In the letter of offer dated April 2011 ("Letter of Offer"), the Acquirers disclosed that SEBI, in a letter dated March 18, 2011,[3] had informed them that in SEBI’s view, the put and call option arrangements and the right of first refusal (included in the transaction documents) did not conform to the [Indian] Securities Contracts (Regulation) Act, 1956 ("SCRA"). In particular, SEBI took the view that the contractual clauses did not comply with the requirements of a spot delivery contract or a contract of derivatives under the SCRA.

The Letter of Offer mentioned that, consequently, the Acquirers and Sellers had agreed (with SEBI) that the put/call options and the right of first refusal in the Agreement would not be exercisable or enforceable.

Spot Delivery Contracts/Derivatives

Broadly speaking, Indian law prohibits contracts for the purchase and sale of securities unless the securities are derivatives traded on an exchange, or spot delivery contracts (where the payment of price and delivery of securities both occur on the same day as the date of the contract, or on the next day).

The SEBI View

In its letter to the Acquirers, SEBI reportedly took the view that put/call option arrangements and rights of first refusal do not conform to the requirements of a spot delivery contract or those of a derivatives contract. To SEBI, such contractual clauses are therefore illegal.

The view taken by SEBI cannot be termed as a settled legal position. In September 2010, only a few months after a single judge of the Bombay High Court held that rights of first refusal in shareholders agreements were unenforceable against public companies,[4] a division bench of the court held that such rights were enforceable so long as they did not conflict with the articles of association of the company.[5] However, in neither case was the court concerned with the question of whether rights of first refusal were spot delivery contracts or derivative contracts under the SCRA. 

Although SEBI’s view is certainly one to keep in mind while drafting the next shareholders agreement, the question of whether put/call arrangements and rights of first refusal are enforceable under Indian law is far from finally settled.  

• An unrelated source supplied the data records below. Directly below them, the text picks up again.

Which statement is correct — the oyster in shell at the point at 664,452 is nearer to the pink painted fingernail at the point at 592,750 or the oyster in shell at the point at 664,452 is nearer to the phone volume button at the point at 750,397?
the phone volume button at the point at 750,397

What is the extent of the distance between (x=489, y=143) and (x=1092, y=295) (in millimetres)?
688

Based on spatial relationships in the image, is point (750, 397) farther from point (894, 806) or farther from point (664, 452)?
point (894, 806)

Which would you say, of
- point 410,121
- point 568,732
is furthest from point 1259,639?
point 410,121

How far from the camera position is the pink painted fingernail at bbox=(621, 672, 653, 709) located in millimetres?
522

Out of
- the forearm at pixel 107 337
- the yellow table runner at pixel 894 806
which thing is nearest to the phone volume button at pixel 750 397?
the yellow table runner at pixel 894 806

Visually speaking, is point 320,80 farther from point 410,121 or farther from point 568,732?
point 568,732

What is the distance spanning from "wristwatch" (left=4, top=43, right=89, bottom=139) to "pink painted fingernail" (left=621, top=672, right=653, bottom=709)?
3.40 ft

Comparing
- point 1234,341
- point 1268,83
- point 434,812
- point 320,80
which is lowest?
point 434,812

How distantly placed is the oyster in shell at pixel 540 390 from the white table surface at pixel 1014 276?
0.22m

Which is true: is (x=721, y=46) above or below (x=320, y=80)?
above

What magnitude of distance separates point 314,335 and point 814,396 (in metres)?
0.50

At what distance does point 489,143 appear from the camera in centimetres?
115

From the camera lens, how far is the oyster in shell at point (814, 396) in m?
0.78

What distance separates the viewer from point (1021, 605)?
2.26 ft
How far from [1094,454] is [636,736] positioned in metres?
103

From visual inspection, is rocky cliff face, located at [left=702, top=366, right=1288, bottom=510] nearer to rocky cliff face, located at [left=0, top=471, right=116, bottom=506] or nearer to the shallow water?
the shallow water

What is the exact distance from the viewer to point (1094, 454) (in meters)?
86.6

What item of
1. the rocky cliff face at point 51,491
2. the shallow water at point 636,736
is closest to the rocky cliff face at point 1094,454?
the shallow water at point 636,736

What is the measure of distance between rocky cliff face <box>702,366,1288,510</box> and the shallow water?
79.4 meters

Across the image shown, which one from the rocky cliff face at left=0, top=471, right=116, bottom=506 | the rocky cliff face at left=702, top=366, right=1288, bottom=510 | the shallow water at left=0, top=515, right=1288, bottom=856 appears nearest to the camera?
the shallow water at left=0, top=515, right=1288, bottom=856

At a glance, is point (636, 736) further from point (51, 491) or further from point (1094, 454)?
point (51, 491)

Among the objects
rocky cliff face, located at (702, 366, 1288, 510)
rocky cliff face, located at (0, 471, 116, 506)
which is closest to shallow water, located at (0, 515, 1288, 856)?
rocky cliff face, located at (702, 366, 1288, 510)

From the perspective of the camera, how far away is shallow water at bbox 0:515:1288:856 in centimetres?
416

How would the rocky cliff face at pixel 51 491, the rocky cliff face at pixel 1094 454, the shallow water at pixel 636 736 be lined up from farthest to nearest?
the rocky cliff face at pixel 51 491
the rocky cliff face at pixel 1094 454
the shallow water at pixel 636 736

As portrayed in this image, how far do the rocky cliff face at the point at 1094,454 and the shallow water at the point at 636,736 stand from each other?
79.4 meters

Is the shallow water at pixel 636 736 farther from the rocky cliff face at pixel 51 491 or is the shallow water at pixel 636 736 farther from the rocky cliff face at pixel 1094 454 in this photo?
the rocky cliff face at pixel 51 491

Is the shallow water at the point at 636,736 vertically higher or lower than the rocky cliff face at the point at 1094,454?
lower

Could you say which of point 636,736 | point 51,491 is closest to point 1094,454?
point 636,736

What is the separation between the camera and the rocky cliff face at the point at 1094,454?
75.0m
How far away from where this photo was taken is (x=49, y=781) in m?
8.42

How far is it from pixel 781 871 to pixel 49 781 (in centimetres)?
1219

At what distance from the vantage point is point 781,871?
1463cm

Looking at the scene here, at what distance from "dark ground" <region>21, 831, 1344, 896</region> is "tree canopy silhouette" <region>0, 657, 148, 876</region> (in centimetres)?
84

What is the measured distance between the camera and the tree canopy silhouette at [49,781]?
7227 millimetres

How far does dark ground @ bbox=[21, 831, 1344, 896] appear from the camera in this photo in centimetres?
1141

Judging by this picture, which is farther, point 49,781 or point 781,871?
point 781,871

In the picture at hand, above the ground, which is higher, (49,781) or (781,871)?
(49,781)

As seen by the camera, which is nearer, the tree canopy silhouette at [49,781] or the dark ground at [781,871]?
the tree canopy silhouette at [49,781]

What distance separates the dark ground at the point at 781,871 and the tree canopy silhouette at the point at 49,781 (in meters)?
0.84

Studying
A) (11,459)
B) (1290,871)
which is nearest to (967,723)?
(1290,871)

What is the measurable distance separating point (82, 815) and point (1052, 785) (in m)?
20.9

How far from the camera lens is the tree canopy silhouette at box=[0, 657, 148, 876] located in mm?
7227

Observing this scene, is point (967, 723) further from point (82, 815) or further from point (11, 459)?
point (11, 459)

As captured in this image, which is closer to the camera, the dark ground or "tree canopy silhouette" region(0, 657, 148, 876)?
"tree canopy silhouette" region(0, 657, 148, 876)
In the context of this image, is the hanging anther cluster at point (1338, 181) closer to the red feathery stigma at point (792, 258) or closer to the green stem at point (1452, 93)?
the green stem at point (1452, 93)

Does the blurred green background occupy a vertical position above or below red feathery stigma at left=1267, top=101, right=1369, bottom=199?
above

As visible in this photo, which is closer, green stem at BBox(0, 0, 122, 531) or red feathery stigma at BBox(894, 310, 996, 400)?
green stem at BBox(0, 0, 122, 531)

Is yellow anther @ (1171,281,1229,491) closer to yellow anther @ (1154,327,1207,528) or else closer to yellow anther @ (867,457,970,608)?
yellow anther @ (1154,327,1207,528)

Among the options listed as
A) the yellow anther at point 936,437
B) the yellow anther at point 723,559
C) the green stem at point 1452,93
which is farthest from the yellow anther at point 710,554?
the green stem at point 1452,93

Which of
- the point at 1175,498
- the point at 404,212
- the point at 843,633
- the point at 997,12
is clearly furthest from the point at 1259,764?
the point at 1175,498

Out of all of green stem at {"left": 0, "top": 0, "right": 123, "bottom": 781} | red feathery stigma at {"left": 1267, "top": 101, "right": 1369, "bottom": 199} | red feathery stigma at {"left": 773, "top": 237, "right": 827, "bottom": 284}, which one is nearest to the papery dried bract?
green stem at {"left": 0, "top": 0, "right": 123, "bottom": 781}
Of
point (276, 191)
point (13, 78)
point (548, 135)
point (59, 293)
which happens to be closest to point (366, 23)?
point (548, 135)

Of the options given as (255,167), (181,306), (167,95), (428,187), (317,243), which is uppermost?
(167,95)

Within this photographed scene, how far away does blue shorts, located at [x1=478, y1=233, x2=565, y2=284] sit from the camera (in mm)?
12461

[1]  Broadly, the put/call arrangements contemplated the sale of the residual stake of the Sellers in the Target in two equal tranches.

[2]  SEBI (Substantial Acquisition of Shares and Takeovers) Regulations, 2008, as amended.

[3]  Letter No. CD/DCR/TO/BV/OW/9093/2011.

[4]  Western Maharashtra Development Corporation v. Bajaj Auto, (2010) 154 CompCas 593 (Bom).

[5]  Messer Holdings Limited v. Shyam Ruia, (2010) 159 CompCas 29 (Bom).